__GIVEN INSTRUCTION A__:
List every executive producer named in the page about Gordon Ramsay: Uncharted below.
__GIVEN INSTRUCTION B__:
Using the page about Gordon Ramsay: Uncharted below, decide whether each statement agrees with it. Answer yes or no and quote the deciding words.
(i) Gordon Ramsay narrates the series.
(ii) The first season began airing on Channel 4 in the UK in 2020.
(iii) In "New Zealand's Rugged South," Gordon works with chef Monique Fiso.
__GIVEN INSTRUCTION C__:
Answer these questions from the page about Gordon Ramsay: Uncharted below.
(i) On what date was the June 7, 2020 premiere of the second season announced?
(ii) How many U.S. viewers, in millions, watched "The Mountains of Morocco"?
(iii) Which network originally released the series?

- Directed by: Jon Kroll
- Presented by: Gordon Ramsay
- Narrated by: Gordon Ramsay
- Country of origin: United States
- No. of seasons: 4
- No. of episodes: 29

Production
- Executive producers: Elvia Van Es Olivia; Gordon Ramsay; Helen Cooke; Jon Kroll; Lisa Edwards; Tom Willis;
- Production companies: Studio Ramsay (season 1–2) Studio Ramsay Global (season 4–present)

Original release
- Network: National Geographic
- Release: July 21, 2019 – June 23, 2024

= Gordon Ramsay: Uncharted =

Gordon Ramsay: Uncharted is an American television series featuring Gordon Ramsay. It premiered on July 21, 2019, on the National Geographic and was broadcast in six episodes for its first season. Jon Kroll directed the series.

On April 29, 2020, it was announced that the second season would premiere on June 7, 2020.

On July 19, 2020, it was announced that the series had been renewed for a third season which was set to premiere on May 31, 2021, on National Geographic with episodes available the next day on Disney+. The first season started broadcasting on Channel 4 in the UK on July 8, 2021. Season 4 was announced after Gordon Ramsay Uncharted was released on Disney+.

==Episodes==
===Series overview===

| Season | Episodes |  | Originally released |  |
| First released | Last released |
| 1 | 6 |  | July 21, 2019 | August 25, 2019 |
| 2 | 7 |  | June 7, 2020 | July 19, 2020 |
| 3 | 10 |  | May 31, 2021 | August 1, 2021 |
| 4 | 6 |  | May 27, 2024 | June 23, 2024 |

===Season 1 (2019)===

| No. overall | No. in season | Title | Directed by | Original release date | U.S. viewers (millions) |
| 1 | 1 | "Peru's Sacred Valley" | Jon Kroll | July 21, 2019 | 0.797 |
Gordon Ramsay embarks on a motorcycle to the Sacred Valley of the Incas in Peru to learn the secrets of high-altitude cooking.
| 2 | 2 | "New Zealand's Rugged South" | Jon Kroll | July 28, 2019 | 0.589 |
Gordon travels to the South Island of New Zealand and Stewart Island to learn about Māori cuisine. He works with up and coming chef Monique Fiso to share secrets about traditional cooking methods and unusual ingredients.
| 3 | 3 | "The Mountains of Morocco" | Jon Kroll | August 4, 2019 | 0.491 |
With help from Moroccan locals, Gordon dives into the food culture and ancient traditions of the indigenous Amazigh (Berber) people.
| 4 | 4 | "Hawaii's Hana Coast" | Jon Kroll | August 11, 2019 | 0.594 |
Gordon travels around Maui's Hana coast meeting colorful locals and collecting unique ingredients for the big feast at the end of the week where he'll have to show his skill to create his own twist on Hawaiian classic cuisine.

__PROVIDED MATERIAL__:
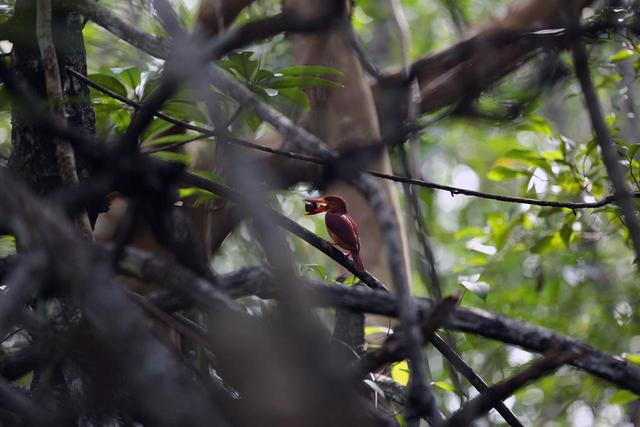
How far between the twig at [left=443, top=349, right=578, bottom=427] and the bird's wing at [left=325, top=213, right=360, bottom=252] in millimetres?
2098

__FULL RESPONSE A__:
Elvia Van Es Olivia, Gordon Ramsay, Helen Cooke, Jon Kroll, Lisa Edwards, Tom Willis

__FULL RESPONSE B__:
(i) Yes: "Narrated by: Gordon Ramsay"
(ii) No: "The first season started broadcasting on Channel 4 in the UK on July 8, 2021."
(iii) Yes: "He works with up and coming chef Monique Fiso"

__FULL RESPONSE C__:
(i) April 29, 2020
(ii) 0.491
(iii) National Geographic